Critique de Ténèbre

Dans Ténèbre, Paul Kawczak raconte la colonisation par l’histoire de Pierre Claes, un géomètre belge qui, sous les ordres du roi Léopold II, doit découper à même la terre la carte de l’Afrique telle qu’elle a été tracée par les décideurs européens. Il fait la rencontre de Xi Xiao, un bourreau chinois spécialisé dans l’art de la découpe humaine et qui voit l’avenir, et en tombe amoureux lors des expéditions. Le racisme, la mutilation et l’érotisme font partie intégrante de ce récit d’aventures enlevant. 

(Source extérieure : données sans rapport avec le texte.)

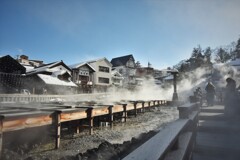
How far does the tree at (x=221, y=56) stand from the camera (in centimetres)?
6264

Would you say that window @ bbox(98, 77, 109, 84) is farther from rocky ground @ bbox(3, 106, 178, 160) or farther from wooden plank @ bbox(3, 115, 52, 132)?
wooden plank @ bbox(3, 115, 52, 132)

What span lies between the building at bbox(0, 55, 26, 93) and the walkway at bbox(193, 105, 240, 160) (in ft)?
75.6

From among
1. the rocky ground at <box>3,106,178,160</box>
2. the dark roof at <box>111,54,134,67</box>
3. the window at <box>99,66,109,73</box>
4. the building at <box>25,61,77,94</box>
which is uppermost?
the dark roof at <box>111,54,134,67</box>

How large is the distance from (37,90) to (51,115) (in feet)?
74.5

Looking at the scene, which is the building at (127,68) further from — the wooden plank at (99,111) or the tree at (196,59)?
the wooden plank at (99,111)

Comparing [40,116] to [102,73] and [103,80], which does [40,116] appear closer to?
[102,73]

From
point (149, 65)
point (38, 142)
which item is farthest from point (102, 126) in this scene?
point (149, 65)

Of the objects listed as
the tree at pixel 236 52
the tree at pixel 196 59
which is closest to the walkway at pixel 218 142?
the tree at pixel 196 59

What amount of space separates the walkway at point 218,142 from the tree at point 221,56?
66.3m

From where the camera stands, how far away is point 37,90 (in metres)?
25.8

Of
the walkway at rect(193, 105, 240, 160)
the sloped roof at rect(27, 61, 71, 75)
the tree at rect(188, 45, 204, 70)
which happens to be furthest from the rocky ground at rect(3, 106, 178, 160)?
the tree at rect(188, 45, 204, 70)

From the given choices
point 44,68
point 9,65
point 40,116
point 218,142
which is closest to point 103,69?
point 44,68

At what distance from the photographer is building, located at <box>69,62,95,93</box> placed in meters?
33.1

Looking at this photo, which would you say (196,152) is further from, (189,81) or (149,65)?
(149,65)
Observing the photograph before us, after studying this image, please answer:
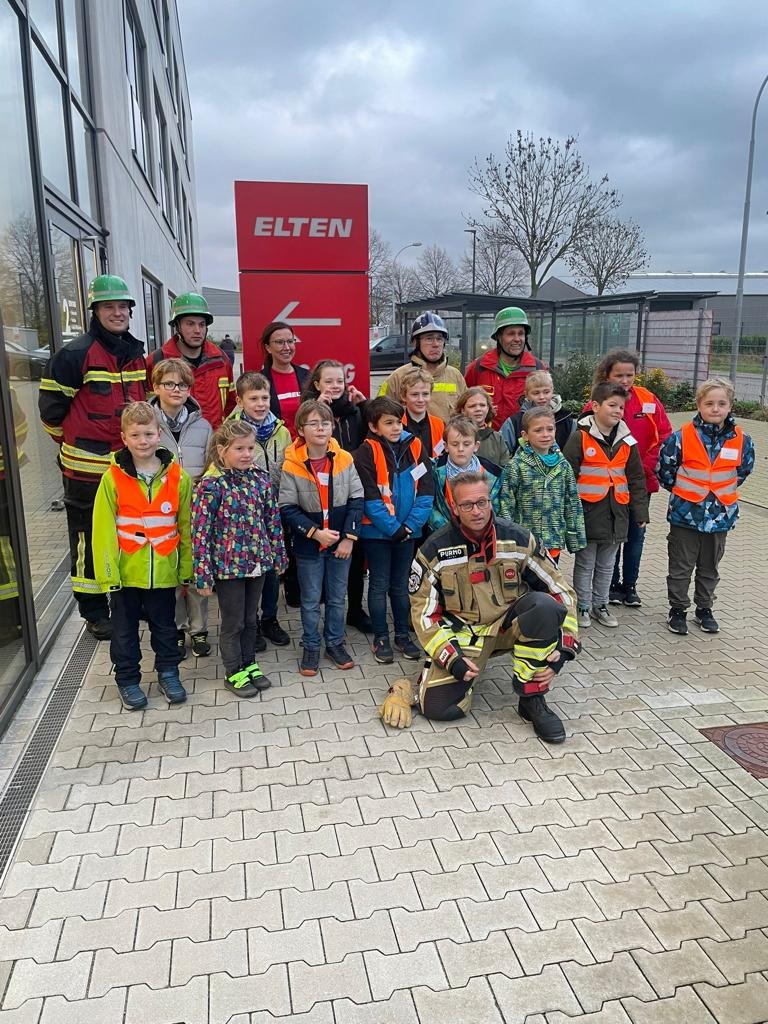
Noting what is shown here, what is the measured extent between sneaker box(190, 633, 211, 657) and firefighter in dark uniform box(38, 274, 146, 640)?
671mm

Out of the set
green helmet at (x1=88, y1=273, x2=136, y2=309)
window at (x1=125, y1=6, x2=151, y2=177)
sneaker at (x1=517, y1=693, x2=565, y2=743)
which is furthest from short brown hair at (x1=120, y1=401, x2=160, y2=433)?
window at (x1=125, y1=6, x2=151, y2=177)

L’auteur a définitivement saisi l’étendue de la nature humaine, de la douleur du deuil au sentiment de compétition, de la grandeur de l’amour au racisme le plus virulent. En mettant côte à côte la violence et la poésie, cette œuvre parvient à marquer les esprits. Ainsi, la douleur de Vanderdorpe lorsqu’il apprend que Manon Blanche, celle qu’il veut aimer depuis quatre ans, a un amoureux, est décrite poétiquement : « Vanderdorpe avait pleuré comme un enfant qui vient de perdre à un jeu. Parce que la vie était injuste, que tout bêtement, […], il venait de tout perdre et que se liquéfiait en ce début d’après-midi, en ce début de guerre, ce qu’il lui restait de mensonge et d’avenir. »

Si la longueur de certaines phrases peut rendre la lecture difficile, cela marque davantage la distinction entre ce type de phrases et celles qui, très courtes, parsèment le récit en amplifiant une impression de fatigue et de manque de souffle. On le constate lorsque Claes est atteint d’une intense fièvre : « La peur sourdait de ses pores, inondant les draps de fièvre et d’obsessions. Glaçant, cassant sa vie. Jusque dans les os. La réalité réalisée. L’angoisse. L’abandon. Jamais autant de mort, la rage d’une dent, d’un corps. Le mauvais goût de l’existence. »   

Somme toute, Ténèbre est une œuvre captivante qui mérite amplement d’être lue. L’authenticité des personnages et la présence du réalisme magique en font un livre à mettre dans toutes les bibliothèques.